“It’s not ideal where we have this week-long window where we have no surgical coverage, and that’s not normal; that’s not something we want to plan for again and we are actually working to make sure it doesn’t happen again.”
In northeast B.C., there are two surgeons stationed in Fort St. John and a third in Dawson Creek that provide emergency service to the hospitals. All three being gone doesn’t affect scheduled and elective surgeries, but does mean someone who attends the emergency room in need of emergency surgery like an appendectomy might have to be transported elsewhere.
Northern Health’s Vice President of Medicine will be working with the doctors to ensure better communication and coordination.
“That shouldn’t happen; we work hard to make sure it doesn’t,” Raper maintains. “We’re going to identify why that did happen, and how we prevent that from happening again.”
However, Raper argues that many communities in the province aren’t covered by surgeons, and that Northern Health has a patient transport network to deal with that issue. He adds that even when a surgeon is available, emergencies surgeries are often transported out of town anyways.
“So when we don’t have the surgeon coverage for this particular window like we do, it may not affect anybody… because we may not have any emergency surgeries, and then the ones that we get could potentially have been transferred anyways.”

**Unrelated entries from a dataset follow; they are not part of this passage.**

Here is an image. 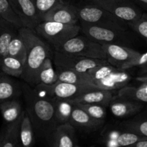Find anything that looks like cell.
Wrapping results in <instances>:
<instances>
[{
	"mask_svg": "<svg viewBox=\"0 0 147 147\" xmlns=\"http://www.w3.org/2000/svg\"><path fill=\"white\" fill-rule=\"evenodd\" d=\"M22 96L25 111L33 123L36 136L47 142L59 125L51 98L39 96L25 82L22 83Z\"/></svg>",
	"mask_w": 147,
	"mask_h": 147,
	"instance_id": "1",
	"label": "cell"
},
{
	"mask_svg": "<svg viewBox=\"0 0 147 147\" xmlns=\"http://www.w3.org/2000/svg\"><path fill=\"white\" fill-rule=\"evenodd\" d=\"M19 32L24 40L27 56L21 78L31 87L37 85L39 69L47 57H51L52 50L47 42L38 35L34 29L20 27Z\"/></svg>",
	"mask_w": 147,
	"mask_h": 147,
	"instance_id": "2",
	"label": "cell"
},
{
	"mask_svg": "<svg viewBox=\"0 0 147 147\" xmlns=\"http://www.w3.org/2000/svg\"><path fill=\"white\" fill-rule=\"evenodd\" d=\"M77 8L80 22L121 31H127L129 28L128 23L97 6L88 4Z\"/></svg>",
	"mask_w": 147,
	"mask_h": 147,
	"instance_id": "3",
	"label": "cell"
},
{
	"mask_svg": "<svg viewBox=\"0 0 147 147\" xmlns=\"http://www.w3.org/2000/svg\"><path fill=\"white\" fill-rule=\"evenodd\" d=\"M34 30L56 50L65 42L78 35L81 27L77 24H68L57 22L43 21Z\"/></svg>",
	"mask_w": 147,
	"mask_h": 147,
	"instance_id": "4",
	"label": "cell"
},
{
	"mask_svg": "<svg viewBox=\"0 0 147 147\" xmlns=\"http://www.w3.org/2000/svg\"><path fill=\"white\" fill-rule=\"evenodd\" d=\"M55 51L82 57L107 60V55L102 45L86 35H76L69 39Z\"/></svg>",
	"mask_w": 147,
	"mask_h": 147,
	"instance_id": "5",
	"label": "cell"
},
{
	"mask_svg": "<svg viewBox=\"0 0 147 147\" xmlns=\"http://www.w3.org/2000/svg\"><path fill=\"white\" fill-rule=\"evenodd\" d=\"M81 30L92 40L100 44H118L129 46L132 44L131 34L127 31L112 30L80 22Z\"/></svg>",
	"mask_w": 147,
	"mask_h": 147,
	"instance_id": "6",
	"label": "cell"
},
{
	"mask_svg": "<svg viewBox=\"0 0 147 147\" xmlns=\"http://www.w3.org/2000/svg\"><path fill=\"white\" fill-rule=\"evenodd\" d=\"M96 86H80L58 80L52 85L39 83L33 87L35 92L40 97L57 98L61 99H72L80 96L84 92L97 88Z\"/></svg>",
	"mask_w": 147,
	"mask_h": 147,
	"instance_id": "7",
	"label": "cell"
},
{
	"mask_svg": "<svg viewBox=\"0 0 147 147\" xmlns=\"http://www.w3.org/2000/svg\"><path fill=\"white\" fill-rule=\"evenodd\" d=\"M89 4L108 10L128 24L137 21L144 13L133 0H99Z\"/></svg>",
	"mask_w": 147,
	"mask_h": 147,
	"instance_id": "8",
	"label": "cell"
},
{
	"mask_svg": "<svg viewBox=\"0 0 147 147\" xmlns=\"http://www.w3.org/2000/svg\"><path fill=\"white\" fill-rule=\"evenodd\" d=\"M53 61L56 67L86 73L89 69L99 65L110 63L105 59L90 58L70 54H65L58 51L53 53Z\"/></svg>",
	"mask_w": 147,
	"mask_h": 147,
	"instance_id": "9",
	"label": "cell"
},
{
	"mask_svg": "<svg viewBox=\"0 0 147 147\" xmlns=\"http://www.w3.org/2000/svg\"><path fill=\"white\" fill-rule=\"evenodd\" d=\"M13 11L22 23L23 27L35 29L42 22L31 0H8Z\"/></svg>",
	"mask_w": 147,
	"mask_h": 147,
	"instance_id": "10",
	"label": "cell"
},
{
	"mask_svg": "<svg viewBox=\"0 0 147 147\" xmlns=\"http://www.w3.org/2000/svg\"><path fill=\"white\" fill-rule=\"evenodd\" d=\"M43 21L57 22L68 24H76L79 21L78 8L67 1H63L49 10L42 17Z\"/></svg>",
	"mask_w": 147,
	"mask_h": 147,
	"instance_id": "11",
	"label": "cell"
},
{
	"mask_svg": "<svg viewBox=\"0 0 147 147\" xmlns=\"http://www.w3.org/2000/svg\"><path fill=\"white\" fill-rule=\"evenodd\" d=\"M51 147H77L79 146L75 128L69 122L59 124L47 142Z\"/></svg>",
	"mask_w": 147,
	"mask_h": 147,
	"instance_id": "12",
	"label": "cell"
},
{
	"mask_svg": "<svg viewBox=\"0 0 147 147\" xmlns=\"http://www.w3.org/2000/svg\"><path fill=\"white\" fill-rule=\"evenodd\" d=\"M111 113L118 119H125L135 116L143 110L144 105L136 100L114 96L109 104Z\"/></svg>",
	"mask_w": 147,
	"mask_h": 147,
	"instance_id": "13",
	"label": "cell"
},
{
	"mask_svg": "<svg viewBox=\"0 0 147 147\" xmlns=\"http://www.w3.org/2000/svg\"><path fill=\"white\" fill-rule=\"evenodd\" d=\"M111 65L120 68L124 63L138 57L141 53L128 46L118 44H102Z\"/></svg>",
	"mask_w": 147,
	"mask_h": 147,
	"instance_id": "14",
	"label": "cell"
},
{
	"mask_svg": "<svg viewBox=\"0 0 147 147\" xmlns=\"http://www.w3.org/2000/svg\"><path fill=\"white\" fill-rule=\"evenodd\" d=\"M25 109L15 121L4 123L0 129V147H22L20 139V129Z\"/></svg>",
	"mask_w": 147,
	"mask_h": 147,
	"instance_id": "15",
	"label": "cell"
},
{
	"mask_svg": "<svg viewBox=\"0 0 147 147\" xmlns=\"http://www.w3.org/2000/svg\"><path fill=\"white\" fill-rule=\"evenodd\" d=\"M131 79L132 77L127 70L117 68L107 77L95 81V84L99 88L115 91L128 86Z\"/></svg>",
	"mask_w": 147,
	"mask_h": 147,
	"instance_id": "16",
	"label": "cell"
},
{
	"mask_svg": "<svg viewBox=\"0 0 147 147\" xmlns=\"http://www.w3.org/2000/svg\"><path fill=\"white\" fill-rule=\"evenodd\" d=\"M104 122L105 121L92 118L83 109L75 104L69 120V123L73 125L74 128H79L88 131H97L102 127Z\"/></svg>",
	"mask_w": 147,
	"mask_h": 147,
	"instance_id": "17",
	"label": "cell"
},
{
	"mask_svg": "<svg viewBox=\"0 0 147 147\" xmlns=\"http://www.w3.org/2000/svg\"><path fill=\"white\" fill-rule=\"evenodd\" d=\"M0 72V103L22 96V83Z\"/></svg>",
	"mask_w": 147,
	"mask_h": 147,
	"instance_id": "18",
	"label": "cell"
},
{
	"mask_svg": "<svg viewBox=\"0 0 147 147\" xmlns=\"http://www.w3.org/2000/svg\"><path fill=\"white\" fill-rule=\"evenodd\" d=\"M114 96V91L105 90V89L97 88L84 92L80 96L71 100L73 102L83 103H95L100 104L108 107L111 100Z\"/></svg>",
	"mask_w": 147,
	"mask_h": 147,
	"instance_id": "19",
	"label": "cell"
},
{
	"mask_svg": "<svg viewBox=\"0 0 147 147\" xmlns=\"http://www.w3.org/2000/svg\"><path fill=\"white\" fill-rule=\"evenodd\" d=\"M59 81L80 86H96L93 79L87 73H80L75 70L56 67ZM97 87V86H96Z\"/></svg>",
	"mask_w": 147,
	"mask_h": 147,
	"instance_id": "20",
	"label": "cell"
},
{
	"mask_svg": "<svg viewBox=\"0 0 147 147\" xmlns=\"http://www.w3.org/2000/svg\"><path fill=\"white\" fill-rule=\"evenodd\" d=\"M19 32V28L11 22L0 17V57L8 55V46Z\"/></svg>",
	"mask_w": 147,
	"mask_h": 147,
	"instance_id": "21",
	"label": "cell"
},
{
	"mask_svg": "<svg viewBox=\"0 0 147 147\" xmlns=\"http://www.w3.org/2000/svg\"><path fill=\"white\" fill-rule=\"evenodd\" d=\"M22 103L19 98H13L5 100L0 103V111L4 123L15 121L22 114Z\"/></svg>",
	"mask_w": 147,
	"mask_h": 147,
	"instance_id": "22",
	"label": "cell"
},
{
	"mask_svg": "<svg viewBox=\"0 0 147 147\" xmlns=\"http://www.w3.org/2000/svg\"><path fill=\"white\" fill-rule=\"evenodd\" d=\"M137 115L138 116L133 119H127L120 122L118 126L122 130L128 131L147 137V115H141L140 113Z\"/></svg>",
	"mask_w": 147,
	"mask_h": 147,
	"instance_id": "23",
	"label": "cell"
},
{
	"mask_svg": "<svg viewBox=\"0 0 147 147\" xmlns=\"http://www.w3.org/2000/svg\"><path fill=\"white\" fill-rule=\"evenodd\" d=\"M52 101L54 105L55 115L59 124L69 122L71 116L72 111L74 107V103L69 99H61L52 98Z\"/></svg>",
	"mask_w": 147,
	"mask_h": 147,
	"instance_id": "24",
	"label": "cell"
},
{
	"mask_svg": "<svg viewBox=\"0 0 147 147\" xmlns=\"http://www.w3.org/2000/svg\"><path fill=\"white\" fill-rule=\"evenodd\" d=\"M141 83L138 86H125L118 90V95L121 97L147 103V82Z\"/></svg>",
	"mask_w": 147,
	"mask_h": 147,
	"instance_id": "25",
	"label": "cell"
},
{
	"mask_svg": "<svg viewBox=\"0 0 147 147\" xmlns=\"http://www.w3.org/2000/svg\"><path fill=\"white\" fill-rule=\"evenodd\" d=\"M35 133L33 123L26 111L23 116L20 129V143L22 147H31L35 142Z\"/></svg>",
	"mask_w": 147,
	"mask_h": 147,
	"instance_id": "26",
	"label": "cell"
},
{
	"mask_svg": "<svg viewBox=\"0 0 147 147\" xmlns=\"http://www.w3.org/2000/svg\"><path fill=\"white\" fill-rule=\"evenodd\" d=\"M59 80L57 71L53 66L51 57H47L39 69L37 74V84L42 83L52 85Z\"/></svg>",
	"mask_w": 147,
	"mask_h": 147,
	"instance_id": "27",
	"label": "cell"
},
{
	"mask_svg": "<svg viewBox=\"0 0 147 147\" xmlns=\"http://www.w3.org/2000/svg\"><path fill=\"white\" fill-rule=\"evenodd\" d=\"M1 71L13 78H20L24 70V63L10 55L1 58Z\"/></svg>",
	"mask_w": 147,
	"mask_h": 147,
	"instance_id": "28",
	"label": "cell"
},
{
	"mask_svg": "<svg viewBox=\"0 0 147 147\" xmlns=\"http://www.w3.org/2000/svg\"><path fill=\"white\" fill-rule=\"evenodd\" d=\"M8 55L18 59L24 63L27 56L25 45L24 40L20 32L17 33L10 41L8 46Z\"/></svg>",
	"mask_w": 147,
	"mask_h": 147,
	"instance_id": "29",
	"label": "cell"
},
{
	"mask_svg": "<svg viewBox=\"0 0 147 147\" xmlns=\"http://www.w3.org/2000/svg\"><path fill=\"white\" fill-rule=\"evenodd\" d=\"M75 105L83 109L90 116L97 120L105 121L107 115L106 106L95 103H83L74 102Z\"/></svg>",
	"mask_w": 147,
	"mask_h": 147,
	"instance_id": "30",
	"label": "cell"
},
{
	"mask_svg": "<svg viewBox=\"0 0 147 147\" xmlns=\"http://www.w3.org/2000/svg\"><path fill=\"white\" fill-rule=\"evenodd\" d=\"M0 17L12 22L18 28L23 27L21 20L13 11L8 0H0Z\"/></svg>",
	"mask_w": 147,
	"mask_h": 147,
	"instance_id": "31",
	"label": "cell"
},
{
	"mask_svg": "<svg viewBox=\"0 0 147 147\" xmlns=\"http://www.w3.org/2000/svg\"><path fill=\"white\" fill-rule=\"evenodd\" d=\"M117 68L118 67H115L110 63H106V64L95 66V67L89 69L86 73L92 77V78L94 80V83H95V81H96V80H100V79H102L109 76L112 72L116 70Z\"/></svg>",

Although the situation is rare, Raper says it’s likely happened before, but not for an entire week. The fact that a week-long gap occurred this time has “shone a light” on the problem with scheduling. If an emergency surgery is necessary before a surgeon returns next week, and the situation can’t wait, Raper says the B.C. Ambulance system and patient transport network will be activated to move them to another facility.
Northeast B.C. has had three surgeons covering emergencies for some time now, and although one is considering moving away, Northern Health says it is already in talks with someone interested in replacing them.